I’m dubious about the pig episode and I’m better informed than most, having been a contemporary of Cameron’s at Oxford. I wrote about the Piers Gaveston Society for Vanity Fair in 1995 and subsequently did a fair amount of muckraking myself about Cameron’s undergraduate antics for a drama-documentary I produced for Channel 4 called ‘When Boris Met Dave’. I turned this research into a piece about Oxford’s ‘decadent’ dining societies for Harper’s Bazaar in 2009 that you can read here.
I may not be the world’s foremost investigative journalist, but if anything like this had happened I think I would have heard about it. The Gaveston members I spoke to weren’t particularly discreet about what they and their friends had got up to, but none of them mentioned this or anything like it. Indeed, none of them said the Prime Minister had been a member – a surprising omission if true. Are we really being asked to believe that there’s photographic evidence of this initiation rite taking place, but the story has never surfaced before now? I think it’s a figment of someone’s imagination.
That view is confirmed by Valentine Guinness, one of the founders of the Piers Gaveston Society (it was set up in 1977), whom I spoke to this morning.
‘It is a ridiculous story,’ he says. ‘As far as I know David Cameron was never a member of the Piers Gaveston Society, so there would have been no need for an initiation ceremony. He may well have attended one of their parties, but the pig’s head story is purely malicious gossip.’
No doubt the Prime Minister will be feeling a little deflated this morning, but it is his enemies who will be most disappointed. Ashcroft’s biography was originally due to be serialised during the general election campaign and, when it was held back until the autumn, rumours circulated that it contained revelations that were so scandalous they would have damaged the Conservatives’ re-election prospects.
But judging from today’s extracts, ‘Call Me Dave’ contains nothing of substance – nothing that casts doubt on the Prime Minister’s character or integrity, beyond some trivial stuff about when he knew of Ashcroft’s non-dom status. It’s just a lot of tittle-tattle, the sort of far-fetched ‘exclusives’ that might grace the pages of the Sunday Sport. No serious newspaper, including the Daily Mail, would have printed this story on the strength of a single source unwilling to go on the record if it hadn’t already been published in a book.

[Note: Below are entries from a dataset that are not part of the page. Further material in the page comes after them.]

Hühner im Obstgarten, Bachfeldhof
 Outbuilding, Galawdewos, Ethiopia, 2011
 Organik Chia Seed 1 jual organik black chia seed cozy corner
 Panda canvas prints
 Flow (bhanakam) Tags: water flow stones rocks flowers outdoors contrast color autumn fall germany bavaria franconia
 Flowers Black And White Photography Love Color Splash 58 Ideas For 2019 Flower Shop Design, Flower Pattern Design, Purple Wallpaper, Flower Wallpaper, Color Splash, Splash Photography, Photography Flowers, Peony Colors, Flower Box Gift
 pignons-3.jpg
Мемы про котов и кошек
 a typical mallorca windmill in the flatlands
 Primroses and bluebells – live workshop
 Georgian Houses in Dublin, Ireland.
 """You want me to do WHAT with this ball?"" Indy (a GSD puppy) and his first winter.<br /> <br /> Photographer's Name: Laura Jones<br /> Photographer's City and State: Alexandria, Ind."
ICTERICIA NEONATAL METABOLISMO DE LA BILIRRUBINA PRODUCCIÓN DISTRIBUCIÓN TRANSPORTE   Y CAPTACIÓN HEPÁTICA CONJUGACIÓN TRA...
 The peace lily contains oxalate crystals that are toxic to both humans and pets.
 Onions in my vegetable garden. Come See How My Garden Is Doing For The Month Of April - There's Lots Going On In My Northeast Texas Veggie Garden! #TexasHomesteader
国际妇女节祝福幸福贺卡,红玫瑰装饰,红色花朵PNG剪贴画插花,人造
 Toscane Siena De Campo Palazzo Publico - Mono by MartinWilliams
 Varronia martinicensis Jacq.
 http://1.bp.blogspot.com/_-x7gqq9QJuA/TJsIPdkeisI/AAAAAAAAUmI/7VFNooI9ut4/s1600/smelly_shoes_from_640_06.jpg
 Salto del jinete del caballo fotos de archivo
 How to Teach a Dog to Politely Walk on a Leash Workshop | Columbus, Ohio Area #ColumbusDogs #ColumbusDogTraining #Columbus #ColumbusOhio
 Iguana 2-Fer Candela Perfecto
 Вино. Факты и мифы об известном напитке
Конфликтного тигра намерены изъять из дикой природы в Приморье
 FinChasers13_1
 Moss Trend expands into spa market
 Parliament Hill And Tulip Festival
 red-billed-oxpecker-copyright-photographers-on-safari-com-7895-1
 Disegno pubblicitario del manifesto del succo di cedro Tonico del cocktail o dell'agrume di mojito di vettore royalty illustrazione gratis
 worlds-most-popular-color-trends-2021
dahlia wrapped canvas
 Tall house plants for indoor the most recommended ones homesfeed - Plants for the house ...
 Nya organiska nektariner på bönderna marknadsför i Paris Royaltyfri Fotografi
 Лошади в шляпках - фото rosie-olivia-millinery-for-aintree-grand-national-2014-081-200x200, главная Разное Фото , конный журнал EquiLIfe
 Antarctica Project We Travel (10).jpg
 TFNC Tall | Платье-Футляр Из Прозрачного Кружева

I had dinner with Isabel Oakeshott at last year’s Conservative Party Conference and after she’d established that I had nothing scandalous to contribute to the book she asked me how I thought people inside the Westminster bubble – journalists and broadcasters, as well as MPs – would react to ‘Call Me Dave’. I got the distinct impression she was worried about the harm it would do to her reputation, particularly if the focus was on Cameron’s student days. Now I see why. Isabel is a first-rate reporter who deservedly won ‘Political Journalist of the Year’ for her Sunday Times scoop that led to Chris Huhne’s fall from grace. To see her reduced to helping Lord Ashcroft peddle these sub-tabloid stories is a shame. The only people whose reputations have been damaged by ‘Call Me Dave’ are Isabel and her employer.